Le spectacle, lui, parfois embarrassant. Car pendant que le pays hôte déroulait un professionnalisme sans faille, sur le terrain et autour, certains ont semblé confondre compétition sportive et défouloir identitaire. Le fair-play, pourtant invité d’honneur, a souvent été prié de se taire.
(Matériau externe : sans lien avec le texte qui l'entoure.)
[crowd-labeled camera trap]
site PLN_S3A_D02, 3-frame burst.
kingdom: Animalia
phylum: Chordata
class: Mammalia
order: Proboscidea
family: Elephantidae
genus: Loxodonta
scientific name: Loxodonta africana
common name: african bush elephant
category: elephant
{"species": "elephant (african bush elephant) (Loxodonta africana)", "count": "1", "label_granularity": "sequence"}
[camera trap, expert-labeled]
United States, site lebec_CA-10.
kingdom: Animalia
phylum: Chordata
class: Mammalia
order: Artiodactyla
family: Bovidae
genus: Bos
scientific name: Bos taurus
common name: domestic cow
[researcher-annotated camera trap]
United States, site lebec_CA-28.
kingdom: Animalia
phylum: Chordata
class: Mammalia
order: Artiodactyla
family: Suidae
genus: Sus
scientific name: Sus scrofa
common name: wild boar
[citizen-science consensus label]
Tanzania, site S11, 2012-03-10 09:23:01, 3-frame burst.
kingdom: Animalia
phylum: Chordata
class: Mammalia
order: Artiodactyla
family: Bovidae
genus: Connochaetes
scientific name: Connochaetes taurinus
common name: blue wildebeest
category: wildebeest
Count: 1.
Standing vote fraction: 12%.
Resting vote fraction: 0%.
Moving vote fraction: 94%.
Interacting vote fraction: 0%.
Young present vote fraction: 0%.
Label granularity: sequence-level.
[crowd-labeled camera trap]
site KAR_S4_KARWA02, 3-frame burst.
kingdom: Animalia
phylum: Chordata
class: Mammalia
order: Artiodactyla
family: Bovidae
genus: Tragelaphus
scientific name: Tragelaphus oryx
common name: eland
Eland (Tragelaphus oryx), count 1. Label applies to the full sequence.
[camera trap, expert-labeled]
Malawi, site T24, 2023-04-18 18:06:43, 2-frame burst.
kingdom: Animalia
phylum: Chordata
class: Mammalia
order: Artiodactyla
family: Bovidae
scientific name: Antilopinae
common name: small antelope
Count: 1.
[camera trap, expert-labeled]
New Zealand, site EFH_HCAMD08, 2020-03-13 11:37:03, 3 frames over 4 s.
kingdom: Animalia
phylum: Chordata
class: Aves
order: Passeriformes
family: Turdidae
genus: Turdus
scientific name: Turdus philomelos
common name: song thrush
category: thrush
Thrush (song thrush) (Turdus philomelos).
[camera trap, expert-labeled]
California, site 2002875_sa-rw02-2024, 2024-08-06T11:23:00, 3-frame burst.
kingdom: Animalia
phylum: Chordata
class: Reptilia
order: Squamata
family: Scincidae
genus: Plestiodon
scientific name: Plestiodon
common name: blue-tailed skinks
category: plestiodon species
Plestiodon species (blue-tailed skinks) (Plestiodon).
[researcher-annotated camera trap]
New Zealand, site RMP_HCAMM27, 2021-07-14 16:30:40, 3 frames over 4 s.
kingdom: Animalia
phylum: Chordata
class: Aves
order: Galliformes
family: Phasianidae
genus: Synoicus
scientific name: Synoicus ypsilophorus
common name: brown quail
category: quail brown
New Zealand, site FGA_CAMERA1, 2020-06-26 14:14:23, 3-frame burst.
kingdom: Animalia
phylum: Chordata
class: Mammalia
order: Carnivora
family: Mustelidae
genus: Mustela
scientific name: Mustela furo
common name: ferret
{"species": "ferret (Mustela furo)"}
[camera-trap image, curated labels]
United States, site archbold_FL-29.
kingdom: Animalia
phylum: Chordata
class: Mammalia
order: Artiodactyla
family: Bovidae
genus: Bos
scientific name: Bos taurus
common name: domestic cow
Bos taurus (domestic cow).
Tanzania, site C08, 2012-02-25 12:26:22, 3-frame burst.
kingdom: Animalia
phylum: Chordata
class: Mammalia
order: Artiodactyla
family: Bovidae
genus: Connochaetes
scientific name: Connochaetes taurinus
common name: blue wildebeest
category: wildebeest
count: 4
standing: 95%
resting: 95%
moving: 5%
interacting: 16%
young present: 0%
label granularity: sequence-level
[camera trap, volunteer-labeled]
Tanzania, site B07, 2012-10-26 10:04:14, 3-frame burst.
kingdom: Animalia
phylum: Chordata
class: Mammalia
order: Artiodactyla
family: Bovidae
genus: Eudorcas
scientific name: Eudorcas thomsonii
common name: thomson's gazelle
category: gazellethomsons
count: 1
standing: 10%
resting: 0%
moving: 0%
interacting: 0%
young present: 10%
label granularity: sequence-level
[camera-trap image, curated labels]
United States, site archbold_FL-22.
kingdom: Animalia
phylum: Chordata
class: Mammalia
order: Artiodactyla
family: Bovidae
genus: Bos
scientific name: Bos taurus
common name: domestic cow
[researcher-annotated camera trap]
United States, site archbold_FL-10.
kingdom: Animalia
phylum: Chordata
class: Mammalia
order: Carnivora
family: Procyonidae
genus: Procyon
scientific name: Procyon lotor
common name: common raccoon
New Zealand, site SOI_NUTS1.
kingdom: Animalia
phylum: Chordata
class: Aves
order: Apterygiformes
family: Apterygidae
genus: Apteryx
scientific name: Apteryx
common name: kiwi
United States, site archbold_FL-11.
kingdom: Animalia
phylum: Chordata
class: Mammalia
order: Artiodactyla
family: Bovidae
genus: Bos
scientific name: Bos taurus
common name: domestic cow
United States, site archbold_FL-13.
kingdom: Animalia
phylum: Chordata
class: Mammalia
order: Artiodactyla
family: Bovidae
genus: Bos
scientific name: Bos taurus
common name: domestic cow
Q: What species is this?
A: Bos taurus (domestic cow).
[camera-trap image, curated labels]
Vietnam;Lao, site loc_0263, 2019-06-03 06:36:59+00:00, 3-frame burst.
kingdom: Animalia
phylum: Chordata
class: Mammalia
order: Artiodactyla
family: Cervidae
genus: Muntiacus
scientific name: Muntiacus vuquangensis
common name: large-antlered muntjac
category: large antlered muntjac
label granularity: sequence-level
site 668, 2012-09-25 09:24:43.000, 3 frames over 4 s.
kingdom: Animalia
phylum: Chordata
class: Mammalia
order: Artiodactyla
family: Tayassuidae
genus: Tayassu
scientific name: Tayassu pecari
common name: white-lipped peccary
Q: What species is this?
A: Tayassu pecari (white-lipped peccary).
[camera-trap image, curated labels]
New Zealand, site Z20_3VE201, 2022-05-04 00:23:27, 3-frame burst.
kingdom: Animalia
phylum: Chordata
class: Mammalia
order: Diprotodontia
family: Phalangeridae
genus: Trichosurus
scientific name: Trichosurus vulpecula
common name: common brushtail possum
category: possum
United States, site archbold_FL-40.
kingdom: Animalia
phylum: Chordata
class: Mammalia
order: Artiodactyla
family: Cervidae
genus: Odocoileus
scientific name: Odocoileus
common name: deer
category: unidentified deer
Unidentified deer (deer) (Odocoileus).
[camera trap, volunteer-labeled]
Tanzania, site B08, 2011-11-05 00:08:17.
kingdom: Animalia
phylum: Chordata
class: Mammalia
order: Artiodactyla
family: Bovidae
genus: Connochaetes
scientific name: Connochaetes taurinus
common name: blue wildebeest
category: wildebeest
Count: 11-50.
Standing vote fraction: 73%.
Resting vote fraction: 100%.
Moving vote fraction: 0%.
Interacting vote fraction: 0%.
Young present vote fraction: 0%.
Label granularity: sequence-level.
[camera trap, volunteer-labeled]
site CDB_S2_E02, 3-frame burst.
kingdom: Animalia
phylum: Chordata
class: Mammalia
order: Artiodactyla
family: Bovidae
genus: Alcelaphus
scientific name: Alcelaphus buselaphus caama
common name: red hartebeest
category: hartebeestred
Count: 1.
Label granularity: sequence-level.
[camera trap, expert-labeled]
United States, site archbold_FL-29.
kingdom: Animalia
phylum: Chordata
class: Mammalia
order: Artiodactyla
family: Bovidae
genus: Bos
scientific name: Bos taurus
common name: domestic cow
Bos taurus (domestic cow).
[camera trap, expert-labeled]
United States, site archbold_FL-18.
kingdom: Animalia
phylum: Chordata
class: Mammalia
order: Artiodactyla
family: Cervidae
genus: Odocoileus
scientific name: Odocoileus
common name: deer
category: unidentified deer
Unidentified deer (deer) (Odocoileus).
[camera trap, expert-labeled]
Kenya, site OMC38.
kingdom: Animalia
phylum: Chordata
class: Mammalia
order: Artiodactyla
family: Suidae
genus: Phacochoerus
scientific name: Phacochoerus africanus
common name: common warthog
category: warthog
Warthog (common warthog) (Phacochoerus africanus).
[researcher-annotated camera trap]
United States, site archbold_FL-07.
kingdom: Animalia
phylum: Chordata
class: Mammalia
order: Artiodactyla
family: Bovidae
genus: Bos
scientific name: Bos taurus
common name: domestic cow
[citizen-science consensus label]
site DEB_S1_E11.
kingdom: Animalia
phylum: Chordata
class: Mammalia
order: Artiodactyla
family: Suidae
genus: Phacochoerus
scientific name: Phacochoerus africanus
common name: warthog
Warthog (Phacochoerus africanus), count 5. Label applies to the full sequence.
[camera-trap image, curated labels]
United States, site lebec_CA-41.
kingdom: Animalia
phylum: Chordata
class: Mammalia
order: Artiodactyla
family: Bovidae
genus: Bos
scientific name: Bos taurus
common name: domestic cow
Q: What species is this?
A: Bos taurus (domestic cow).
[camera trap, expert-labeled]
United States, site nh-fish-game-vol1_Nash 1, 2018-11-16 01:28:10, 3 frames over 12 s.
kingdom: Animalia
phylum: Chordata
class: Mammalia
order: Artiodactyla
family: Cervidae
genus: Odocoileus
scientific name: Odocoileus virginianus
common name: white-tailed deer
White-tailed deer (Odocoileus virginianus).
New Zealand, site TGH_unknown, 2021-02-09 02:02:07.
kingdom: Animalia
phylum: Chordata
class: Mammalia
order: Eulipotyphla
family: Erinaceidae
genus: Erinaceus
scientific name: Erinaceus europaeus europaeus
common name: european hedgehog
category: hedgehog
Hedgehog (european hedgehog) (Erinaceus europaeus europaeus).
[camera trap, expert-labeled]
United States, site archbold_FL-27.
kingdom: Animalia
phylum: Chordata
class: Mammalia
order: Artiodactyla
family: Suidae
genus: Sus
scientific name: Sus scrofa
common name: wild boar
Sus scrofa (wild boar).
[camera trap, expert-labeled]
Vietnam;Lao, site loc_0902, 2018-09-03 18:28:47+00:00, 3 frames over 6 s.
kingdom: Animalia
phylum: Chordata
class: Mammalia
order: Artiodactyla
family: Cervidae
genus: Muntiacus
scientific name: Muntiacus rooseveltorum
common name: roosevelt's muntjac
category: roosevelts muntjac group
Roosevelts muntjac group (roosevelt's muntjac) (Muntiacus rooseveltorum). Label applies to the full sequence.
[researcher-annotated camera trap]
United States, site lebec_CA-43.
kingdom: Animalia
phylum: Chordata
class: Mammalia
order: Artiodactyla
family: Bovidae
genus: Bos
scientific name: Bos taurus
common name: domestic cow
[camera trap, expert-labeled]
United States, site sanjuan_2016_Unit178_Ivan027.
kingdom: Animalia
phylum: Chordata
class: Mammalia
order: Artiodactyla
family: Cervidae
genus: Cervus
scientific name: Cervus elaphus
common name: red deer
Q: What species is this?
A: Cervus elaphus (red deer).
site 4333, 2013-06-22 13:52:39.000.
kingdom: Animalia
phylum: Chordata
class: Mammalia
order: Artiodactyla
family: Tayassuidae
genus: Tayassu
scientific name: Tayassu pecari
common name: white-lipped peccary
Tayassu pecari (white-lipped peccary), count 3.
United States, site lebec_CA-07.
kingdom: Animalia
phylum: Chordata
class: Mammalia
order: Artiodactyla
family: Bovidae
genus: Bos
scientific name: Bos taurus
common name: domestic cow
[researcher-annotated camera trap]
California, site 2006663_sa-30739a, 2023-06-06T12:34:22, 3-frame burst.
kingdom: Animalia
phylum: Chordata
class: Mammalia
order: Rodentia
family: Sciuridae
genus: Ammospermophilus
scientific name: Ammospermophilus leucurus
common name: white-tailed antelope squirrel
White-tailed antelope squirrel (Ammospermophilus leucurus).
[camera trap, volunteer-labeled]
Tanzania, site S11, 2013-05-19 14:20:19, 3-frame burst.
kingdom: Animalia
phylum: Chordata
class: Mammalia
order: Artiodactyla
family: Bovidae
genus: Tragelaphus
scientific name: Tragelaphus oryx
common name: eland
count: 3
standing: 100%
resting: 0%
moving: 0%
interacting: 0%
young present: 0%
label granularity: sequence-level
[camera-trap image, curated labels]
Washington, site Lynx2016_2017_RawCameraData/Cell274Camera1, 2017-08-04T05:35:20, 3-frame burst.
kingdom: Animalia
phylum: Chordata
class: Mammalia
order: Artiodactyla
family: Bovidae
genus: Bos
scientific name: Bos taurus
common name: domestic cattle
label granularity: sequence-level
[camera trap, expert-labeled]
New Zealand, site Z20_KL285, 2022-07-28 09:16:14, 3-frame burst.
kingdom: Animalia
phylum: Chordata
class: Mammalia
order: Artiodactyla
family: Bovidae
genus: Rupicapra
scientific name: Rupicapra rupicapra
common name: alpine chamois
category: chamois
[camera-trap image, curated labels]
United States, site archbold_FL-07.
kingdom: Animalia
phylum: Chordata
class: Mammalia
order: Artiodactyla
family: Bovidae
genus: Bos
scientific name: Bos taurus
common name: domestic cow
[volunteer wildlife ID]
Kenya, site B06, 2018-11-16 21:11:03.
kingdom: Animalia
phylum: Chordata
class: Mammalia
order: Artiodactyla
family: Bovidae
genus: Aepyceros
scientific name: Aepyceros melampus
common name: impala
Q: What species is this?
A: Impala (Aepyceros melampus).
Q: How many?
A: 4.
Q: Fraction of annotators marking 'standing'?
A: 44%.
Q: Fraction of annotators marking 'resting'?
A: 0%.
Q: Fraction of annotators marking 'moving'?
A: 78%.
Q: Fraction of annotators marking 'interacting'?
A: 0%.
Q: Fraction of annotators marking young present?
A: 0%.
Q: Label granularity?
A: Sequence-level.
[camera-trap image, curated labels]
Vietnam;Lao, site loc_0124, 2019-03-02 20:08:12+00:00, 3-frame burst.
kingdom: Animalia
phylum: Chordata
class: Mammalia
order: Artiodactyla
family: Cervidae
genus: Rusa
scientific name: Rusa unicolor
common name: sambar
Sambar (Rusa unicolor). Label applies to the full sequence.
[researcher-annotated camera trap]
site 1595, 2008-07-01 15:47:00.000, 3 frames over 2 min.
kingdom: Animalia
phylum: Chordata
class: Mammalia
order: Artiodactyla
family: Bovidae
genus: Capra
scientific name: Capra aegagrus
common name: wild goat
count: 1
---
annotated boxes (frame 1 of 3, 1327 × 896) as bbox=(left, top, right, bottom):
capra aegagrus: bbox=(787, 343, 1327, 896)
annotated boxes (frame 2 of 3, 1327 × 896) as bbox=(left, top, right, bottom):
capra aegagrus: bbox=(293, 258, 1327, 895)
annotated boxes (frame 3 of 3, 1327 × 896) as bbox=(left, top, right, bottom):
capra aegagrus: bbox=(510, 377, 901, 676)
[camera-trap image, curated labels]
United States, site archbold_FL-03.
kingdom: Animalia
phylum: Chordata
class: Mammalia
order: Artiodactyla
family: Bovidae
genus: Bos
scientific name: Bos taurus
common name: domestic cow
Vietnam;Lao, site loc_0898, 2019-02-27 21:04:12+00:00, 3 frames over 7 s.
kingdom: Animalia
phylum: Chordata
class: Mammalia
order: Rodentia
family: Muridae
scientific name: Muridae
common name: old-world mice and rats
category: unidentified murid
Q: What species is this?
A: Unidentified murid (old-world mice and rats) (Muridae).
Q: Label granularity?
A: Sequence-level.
Le point d’orgue ? Cette finale qui aurait dû rester dans les mémoires pour le football et qui y restera aussi pour autre chose.
Une scène surréaliste : l’équipe du Sénégal quittant le terrain, sur instruction de son coach, en pleine contestation, défiant ostensiblement les consignes de l’arbitre.
Un geste fort, diront certains.
Un geste surtout lourd de symboles.
Ironie cruelle : dans une compétition célébrant l’unité africaine, cette sortie a résonné comme une rupture. Non pas avec l’adversaire, mais avec l’esprit même du sport. Celui qui impose d’accepter l’erreur humaine, l’injustice parfois, et surtout l’autorité du jeu.
Pendant ce temps-là, les plateaux télé s’enflammaient, les réseaux sociaux dérapaient, et la haine circulait plus vite que le ballon. Certains peuples ont été pris pour cibles, caricaturés, insultés, comme si un match suffisait à réactiver des mépris ancestraux.
Le Maroc, lui, est resté debout.
Digne dans l’organisation.
Silencieux face aux provocations.
Professionnel jusqu’au bout.
Et c’est peut-être là le contraste le plus frappant de cette CAN : un pays hôte irréprochable face à des comportements parfois indignes de l’événement qu’il accueillait.
Le football n’a pas besoin de cris pour être grand.
Il n’a pas besoin de sorties théâtrales pour être juste.
Il a besoin de règles respectées surtout quand elles dérangent.
La CAN 2025 restera donc comme une réussite logistique marocaine éclatante… et comme un rappel brutal que le fair-play n’est pas un slogan, mais une discipline.
Une discipline que certains ont encore à apprendre.
Votre chroniqueuse,
qui applaudit l’excellence quand elle est là,
et qui refuse d’applaudir la haine même sous couvert de passion.